Monday 22ND November is now here and with 4 days to go before pay day I am going to have to either flick through Spotify to hear any new albums/singles or try and knock up a piece discussing either an old band or something current.eeek!...
With nothing through yet from Music Magazine or Artrocker this morning (10.28am) I think that the least I could do would be to bring you all up to speed regarding your heroes current listening habits for the weekend. So far they have included Miles Kane's new forthcoming single "Inhaler" which is right up my alley as well as a recently found new mix of the Brian Wilson classic "Till I Die" which has always been a firm favourite of mine from the "Surf's Up" album but in this new mix stretches the song out as well as bringing all the instruments in one by one showing the complexity and harmonic structure of Wilson's mind from the inside out, truly beautiful.
Briefly yet fleetingly had the idea of starting another band last night although as the cold sweats started when considering all that would involve decided against the bullshit and backstabbing these things include and preferred getting a Chinese in and practicing my sweep picking until I get the call to join Steely Dan.
*PEG - STEELY DAN
*JOSIE - STEELY DAN
*REELIN' IN THE YEARS - STEELY DAN
*INHALER - MILES KANE
*TILL I DIE - THE BEACH BOYS
Posted by Chris Lancaster at 10:16
Tuesday, 16 November 2010
The Beatles VS iTUNES
It’s official (well since 3pm today) that one of the most hallowed back catalogues in pop music history and also the one that was conspicuous by its absence in the iTunes gallery was that of The Beatles. Lawyers were going back and forward for years about a meeting of minds between the two parties involved. This has been going head to head before iTunes as both The Beatles own label APPLE CORP. and APPLE COMPUTERS (obviously share the same name and similar logo). A decision was made that as long as there wasn't a conflict of interests i.e. FAB FOUR COMPUTERS then it would be ok.
Now after the recent re-mastering of all The Beatles music it seems that it is a good time to package it up and ship it out one more time before EMI lose the rights (yes it’s been that long). In fact the last Beatles album in the cannon was released over 40 years ago!
Cynics will say that who cares? The Beatles were so long ago it might as well be trying to get a 14 year old into world war 1 music but the difference is that a song like "All You Need is Love" or "Hey Jude" are timeless and whether you play it for the 1000th time in your car or on your turntable or for the 1st time on your MP3 player, the experience will be new and fresh to the listener. As a Beatles fan bordering on obsessive it can only irritate me when I hear people who apparently "love all music" but don't "get" the Beatles. As if there is something to "get". It’s not a joke or a hidden magic eye picture, they are amazing songs, played amazingly and the soundtrack to a generation out side of the one when it was originally recorded. Brick Lane sceenster kids who only like new, new, new bands from 11am today only can listen to a song by the new flavour of the week without seeing the blatant link from The Beatles.

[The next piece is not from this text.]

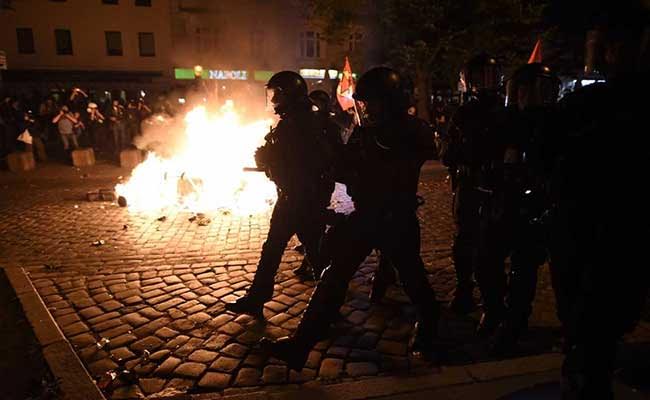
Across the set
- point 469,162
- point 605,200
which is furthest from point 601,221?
point 469,162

From the newest drum and bass song mixed last night The Beatles already recorded "Tomorrow Never Knows" in 1966. The new X-factor slow ballad with slow building strings and vocals edging for xmas number 1? The Beatles already have such tracks as "Here, There and Everywhere" and "Something". Even the most Avant garde' act out there have a while to go before they top "Revolution #9" from The White Album. The Beatles are yesterday, today and tomorrow, get over it. For those of you who only know the singles and the hits take the chance to browse the catalogue on iTunes and find the nuggets of gold in them fab mines...goo goo ga-joob!

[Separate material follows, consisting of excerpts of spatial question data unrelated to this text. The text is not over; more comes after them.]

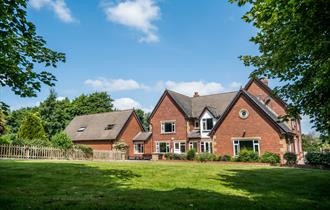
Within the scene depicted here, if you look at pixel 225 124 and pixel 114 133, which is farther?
pixel 114 133

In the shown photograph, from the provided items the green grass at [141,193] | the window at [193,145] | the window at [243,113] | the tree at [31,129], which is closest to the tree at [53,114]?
the tree at [31,129]

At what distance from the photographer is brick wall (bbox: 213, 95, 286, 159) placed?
105ft

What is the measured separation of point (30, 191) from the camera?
8742mm

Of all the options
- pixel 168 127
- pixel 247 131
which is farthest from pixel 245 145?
pixel 168 127

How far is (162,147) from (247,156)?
16.0 m

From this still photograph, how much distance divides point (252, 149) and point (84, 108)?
51.1 metres

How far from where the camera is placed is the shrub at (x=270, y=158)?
29.7 m

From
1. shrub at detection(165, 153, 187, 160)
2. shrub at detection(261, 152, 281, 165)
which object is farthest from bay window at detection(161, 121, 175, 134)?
shrub at detection(261, 152, 281, 165)

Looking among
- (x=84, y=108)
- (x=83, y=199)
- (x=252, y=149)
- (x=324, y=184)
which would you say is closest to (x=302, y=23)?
(x=83, y=199)

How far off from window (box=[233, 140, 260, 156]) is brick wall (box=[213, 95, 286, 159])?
1.57ft

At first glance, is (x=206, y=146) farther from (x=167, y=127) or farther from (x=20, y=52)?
(x=20, y=52)

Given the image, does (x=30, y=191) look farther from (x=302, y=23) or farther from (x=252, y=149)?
(x=252, y=149)

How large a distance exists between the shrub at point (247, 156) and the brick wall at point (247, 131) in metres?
2.05

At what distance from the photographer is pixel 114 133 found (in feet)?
151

Posted by Chris Lancaster at 17:26
Monday, 15 November 2010
Right as of late I haven't been posting as much as previous months, mainly because I have been juggling reviews and gig write ups for a few music sites and most recently ARTROCKER which is a real bonus. Just going through the world of myspace to find new bands and new tracks to listen to (gotta keep the brain ticking over till the new dylan album)
Here are a few songs for you to listen to along with the band names and myspace links (I'm far too nice to you really)

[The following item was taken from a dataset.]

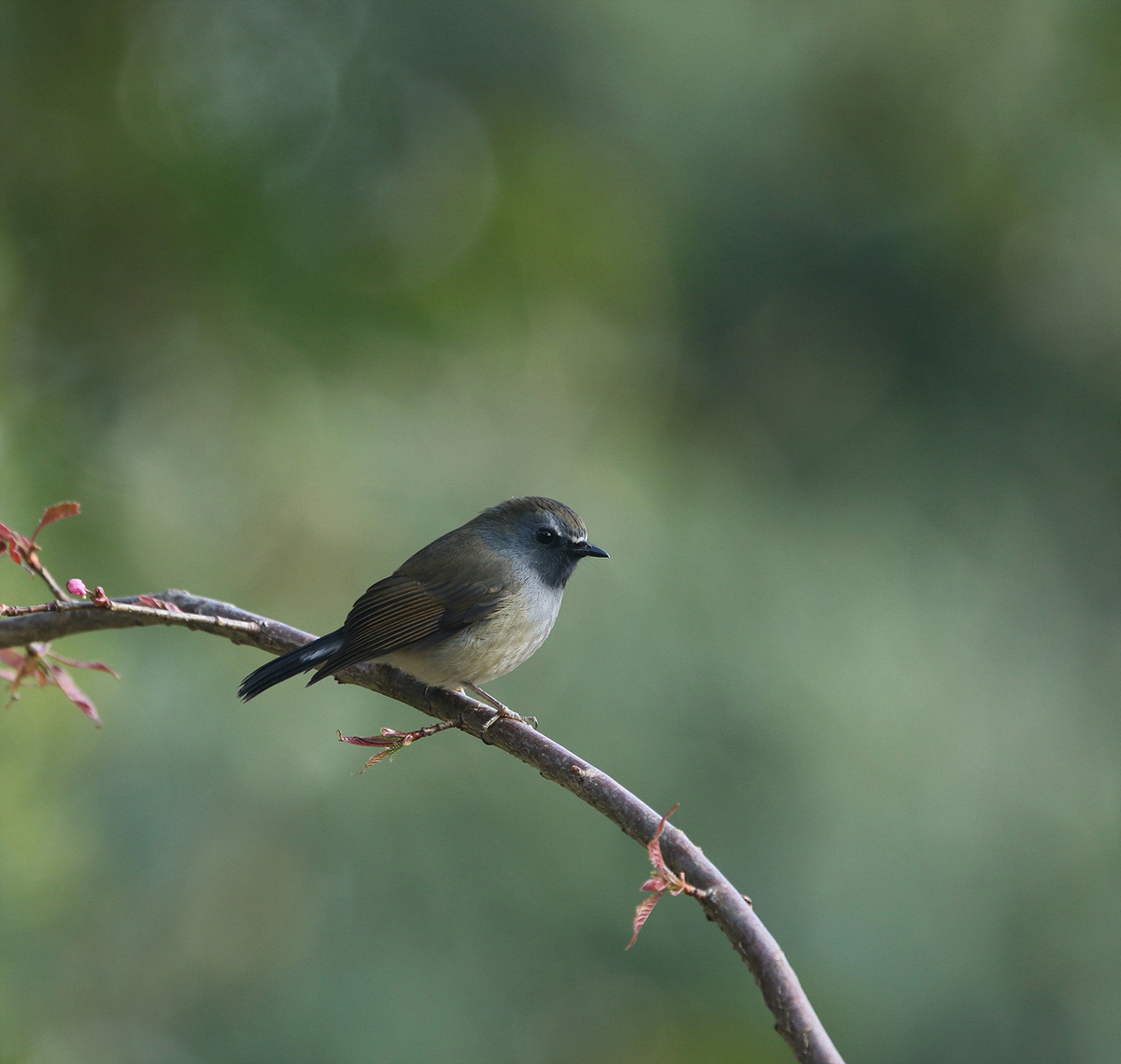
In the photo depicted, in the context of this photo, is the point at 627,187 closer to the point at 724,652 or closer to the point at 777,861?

MONA - listen to your love
THE EXPLORERS CLUB - Do you love me?
go in peace brudders and sistas!
Posted by Chris Lancaster at 21:30
Friday, 12 November 2010
It’s been a long time coming that’s for sure. Who would be the NEW band, the NEW thing? Who would take the indie baton from the old guard and basically strut along keeping the status quo of music boring? Well I can happily say that it’s not FLATS, they might occasionally pop up in the weekly music rags but part of the indie elite they are not. Asking lead singer Dan Davine what he thinks of the latest NME top 10 chart is like asking a pit-bull what he thinks of the EU summit, firstly you get a look of confusion, closely followed by anger then a quick run down of bands you should listen to instead of the watered down drivel we are spoon fed week in week out. His hatred of bands such as Gang of Four and “angular guitar riffs over a disco beat” is something that follows him around and always makes him popular as he joins the list of “if you don’t want my answer, then don’t asking me the question” template of outspoken musicians that came before him. FLATS have an underlined manifesto of give it out fast, loud, heavy and nasty (they pull all of this off track after track in their set) they aren’t here to re-invent the wheel they are just happy to be here and want to get their kicks while the night is still young and before the rollercoaster comes to an end.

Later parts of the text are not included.